** Opening Material shown block **

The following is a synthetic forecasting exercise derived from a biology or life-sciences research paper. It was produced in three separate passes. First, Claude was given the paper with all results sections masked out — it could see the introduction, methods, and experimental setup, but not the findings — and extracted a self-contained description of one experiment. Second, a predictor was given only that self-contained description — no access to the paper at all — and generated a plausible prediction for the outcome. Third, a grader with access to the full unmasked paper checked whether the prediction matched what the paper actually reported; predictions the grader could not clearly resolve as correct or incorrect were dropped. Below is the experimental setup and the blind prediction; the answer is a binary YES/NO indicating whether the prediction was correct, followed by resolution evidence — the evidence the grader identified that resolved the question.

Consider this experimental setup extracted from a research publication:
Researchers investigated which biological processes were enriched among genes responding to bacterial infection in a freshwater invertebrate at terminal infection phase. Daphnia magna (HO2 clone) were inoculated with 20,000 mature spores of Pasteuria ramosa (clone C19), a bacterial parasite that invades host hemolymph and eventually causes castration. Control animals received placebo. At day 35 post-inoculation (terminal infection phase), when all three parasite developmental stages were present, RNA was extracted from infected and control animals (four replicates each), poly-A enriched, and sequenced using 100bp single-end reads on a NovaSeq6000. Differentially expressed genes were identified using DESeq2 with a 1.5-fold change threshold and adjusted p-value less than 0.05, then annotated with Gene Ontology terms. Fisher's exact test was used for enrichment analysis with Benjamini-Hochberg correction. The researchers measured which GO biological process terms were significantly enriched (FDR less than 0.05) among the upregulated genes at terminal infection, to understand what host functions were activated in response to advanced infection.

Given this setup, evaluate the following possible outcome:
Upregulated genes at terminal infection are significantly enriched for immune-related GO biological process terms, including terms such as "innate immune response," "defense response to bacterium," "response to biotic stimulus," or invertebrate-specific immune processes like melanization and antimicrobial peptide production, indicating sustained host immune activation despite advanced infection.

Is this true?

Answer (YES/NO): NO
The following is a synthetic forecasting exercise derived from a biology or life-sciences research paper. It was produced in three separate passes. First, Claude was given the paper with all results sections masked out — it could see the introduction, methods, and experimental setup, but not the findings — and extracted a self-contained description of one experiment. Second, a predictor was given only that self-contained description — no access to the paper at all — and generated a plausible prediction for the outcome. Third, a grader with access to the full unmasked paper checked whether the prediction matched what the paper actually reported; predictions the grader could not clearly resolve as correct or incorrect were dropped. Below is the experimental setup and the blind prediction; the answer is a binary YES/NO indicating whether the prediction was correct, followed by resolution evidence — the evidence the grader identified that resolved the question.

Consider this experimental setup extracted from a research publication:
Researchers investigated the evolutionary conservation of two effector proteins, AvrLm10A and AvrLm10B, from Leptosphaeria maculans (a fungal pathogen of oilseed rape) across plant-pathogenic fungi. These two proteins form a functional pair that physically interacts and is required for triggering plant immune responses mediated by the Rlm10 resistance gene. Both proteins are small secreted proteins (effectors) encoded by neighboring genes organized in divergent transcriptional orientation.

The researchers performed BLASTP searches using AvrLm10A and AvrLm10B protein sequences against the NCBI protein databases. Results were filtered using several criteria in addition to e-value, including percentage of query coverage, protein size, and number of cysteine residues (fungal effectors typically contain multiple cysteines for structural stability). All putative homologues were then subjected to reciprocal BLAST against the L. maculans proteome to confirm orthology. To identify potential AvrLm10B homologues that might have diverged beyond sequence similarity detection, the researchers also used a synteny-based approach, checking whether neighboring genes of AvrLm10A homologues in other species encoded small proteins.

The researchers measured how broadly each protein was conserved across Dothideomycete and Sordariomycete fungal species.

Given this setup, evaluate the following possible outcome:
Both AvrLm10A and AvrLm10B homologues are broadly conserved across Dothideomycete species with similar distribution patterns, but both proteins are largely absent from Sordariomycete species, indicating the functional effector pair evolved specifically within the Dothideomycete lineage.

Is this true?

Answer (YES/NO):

** Closing Material shown block **

Copy every line that appears above, with each word kept as it is.

The following is a synthetic forecasting exercise derived from a biology or life-sciences research paper. It was produced in three separate passes. First, Claude was given the paper with all results sections masked out — it could see the introduction, methods, and experimental setup, but not the findings — and extracted a self-contained description of one experiment. Second, a predictor was given only that self-contained description — no access to the paper at all — and generated a plausible prediction for the outcome. Third, a grader with access to the full unmasked paper checked whether the prediction matched what the paper actually reported; predictions the grader could not clearly resolve as correct or incorrect were dropped. Below is the experimental setup and the blind prediction; the answer is a binary YES/NO indicating whether the prediction was correct, followed by resolution evidence — the evidence the grader identified that resolved the question.

Consider this experimental setup extracted from a research publication:
Researchers investigated which biological processes were enriched among genes responding to bacterial infection in a freshwater invertebrate at terminal infection phase. Daphnia magna (HO2 clone) were inoculated with 20,000 mature spores of Pasteuria ramosa (clone C19), a bacterial parasite that invades host hemolymph and eventually causes castration. Control animals received placebo. At day 35 post-inoculation (terminal infection phase), when all three parasite developmental stages were present, RNA was extracted from infected and control animals (four replicates each), poly-A enriched, and sequenced using 100bp single-end reads on a NovaSeq6000. Differentially expressed genes were identified using DESeq2 with a 1.5-fold change threshold and adjusted p-value less than 0.05, then annotated with Gene Ontology terms. Fisher's exact test was used for enrichment analysis with Benjamini-Hochberg correction. The researchers measured which GO biological process terms were significantly enriched (FDR less than 0.05) among the upregulated genes at terminal infection, to understand what host functions were activated in response to advanced infection.

Given this setup, evaluate the following possible outcome:
Upregulated genes at terminal infection are significantly enriched for immune-related GO biological process terms, including terms such as "innate immune response," "defense response to bacterium," "response to biotic stimulus," or invertebrate-specific immune processes like melanization and antimicrobial peptide production, indicating sustained host immune activation despite advanced infection.

Is this true?

Answer (YES/NO): NO
The following is a synthetic forecasting exercise derived from a biology or life-sciences research paper. It was produced in three separate passes. First, Claude was given the paper with all results sections masked out — it could see the introduction, methods, and experimental setup, but not the findings — and extracted a self-contained description of one experiment. Second, a predictor was given only that self-contained description — no access to the paper at all — and generated a plausible prediction for the outcome. Third, a grader with access to the full unmasked paper checked whether the prediction matched what the paper actually reported; predictions the grader could not clearly resolve as correct or incorrect were dropped. Below is the experimental setup and the blind prediction; the answer is a binary YES/NO indicating whether the prediction was correct, followed by resolution evidence — the evidence the grader identified that resolved the question.

Consider this experimental setup extracted from a research publication:
Researchers investigated the evolutionary conservation of two effector proteins, AvrLm10A and AvrLm10B, from Leptosphaeria maculans (a fungal pathogen of oilseed rape) across plant-pathogenic fungi. These two proteins form a functional pair that physically interacts and is required for triggering plant immune responses mediated by the Rlm10 resistance gene. Both proteins are small secreted proteins (effectors) encoded by neighboring genes organized in divergent transcriptional orientation.

The researchers performed BLASTP searches using AvrLm10A and AvrLm10B protein sequences against the NCBI protein databases. Results were filtered using several criteria in addition to e-value, including percentage of query coverage, protein size, and number of cysteine residues (fungal effectors typically contain multiple cysteines for structural stability). All putative homologues were then subjected to reciprocal BLAST against the L. maculans proteome to confirm orthology. To identify potential AvrLm10B homologues that might have diverged beyond sequence similarity detection, the researchers also used a synteny-based approach, checking whether neighboring genes of AvrLm10A homologues in other species encoded small proteins.

The researchers measured how broadly each protein was conserved across Dothideomycete and Sordariomycete fungal species.

Given this setup, evaluate the following possible outcome:
Both AvrLm10A and AvrLm10B homologues are broadly conserved across Dothideomycete species with similar distribution patterns, but both proteins are largely absent from Sordariomycete species, indicating the functional effector pair evolved specifically within the Dothideomycete lineage.

Is this true?

Answer (YES/NO):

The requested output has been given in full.